The Fed is attempting to tame soaring inflation by cooling the economy with rate hikes, which raise the cost of borrowing for families and businesses, putting a damper on spending. 

But as the Fed raises interest rates aggressively with few signs of progress, the risks are increasing of triggering a sharp downturn and massive job losses. 

‘The Fed is trying to get inflation under control, but you wouldn’t know that looking at today’s CPI data,’ said John Leer, chief economist at decision intelligence company Morning Consult.

‘While energy prices are falling, services inflation in shelter and transportation is running hot, forcing consumers to make tough spending decisions through year-end,’ he added.

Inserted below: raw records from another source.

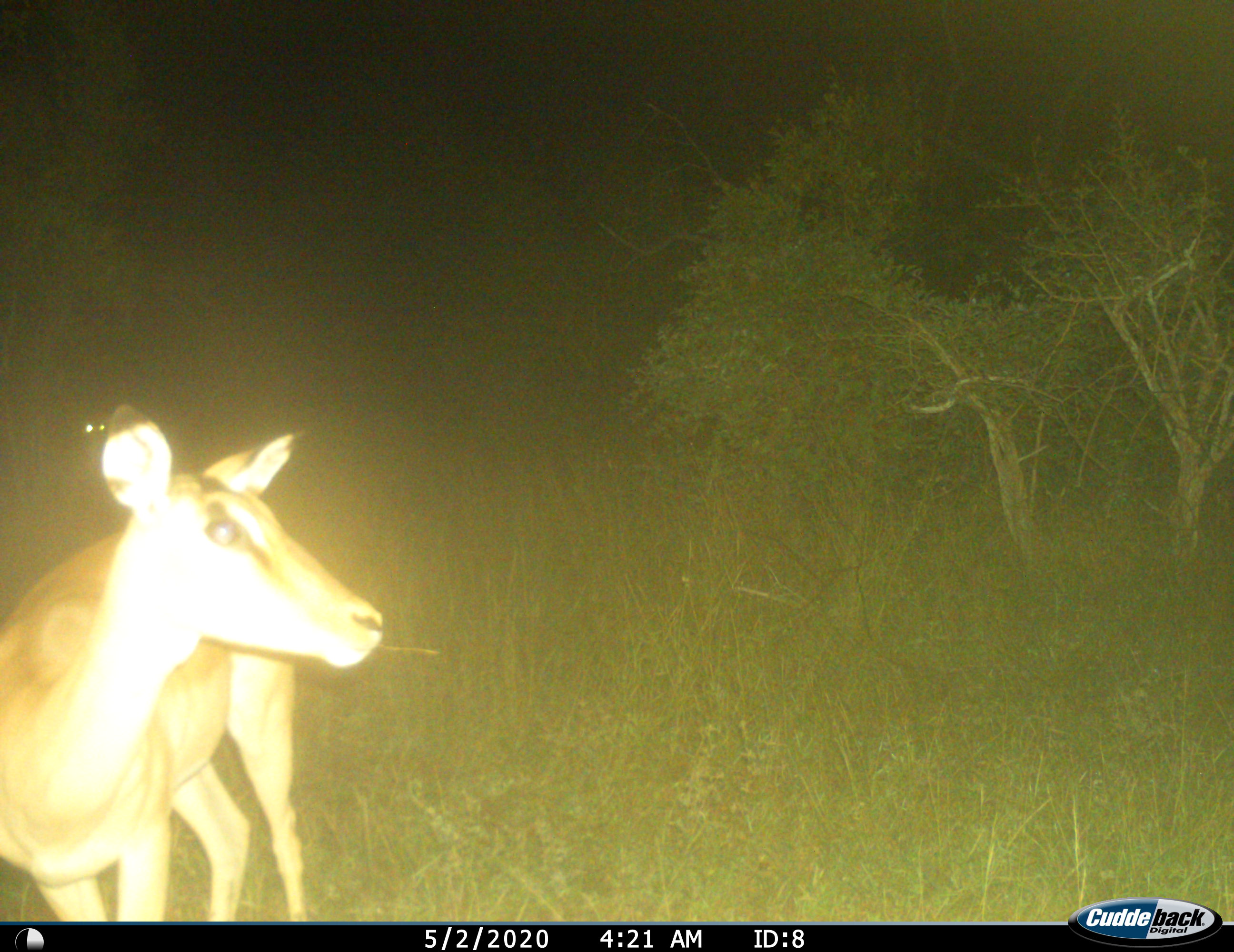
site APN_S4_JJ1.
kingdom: Animalia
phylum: Chordata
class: Mammalia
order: Artiodactyla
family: Bovidae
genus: Aepyceros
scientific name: Aepyceros melampus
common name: impala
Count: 1.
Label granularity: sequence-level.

Though consumers care more about the total inflation figure — because food and gas purchases are major factors in their budgets — economists usually keep a closer eye on core inflation.

Core inflation is less dependent on global commodity prices, and so it should be the figure that the Fed is able to bring down most easily through interest rate hikes.

The Fed has raised rates aggressively this year with a succession of jumbo hikes, taking the policy rate from near zero to a top range of 3.25 percent, but so far it has not had the desired impact. 

Federal Reserve policymakers think that unemployment will likely have to rise before inflation comes down, notes from last month’s two-day meeting showed on Wednesday.

The minutes of the Sept. 20-21 meeting showed many Fed officials ’emphasized the cost of taking too little action to bring down inflation likely outweighed the cost of taking too much action.’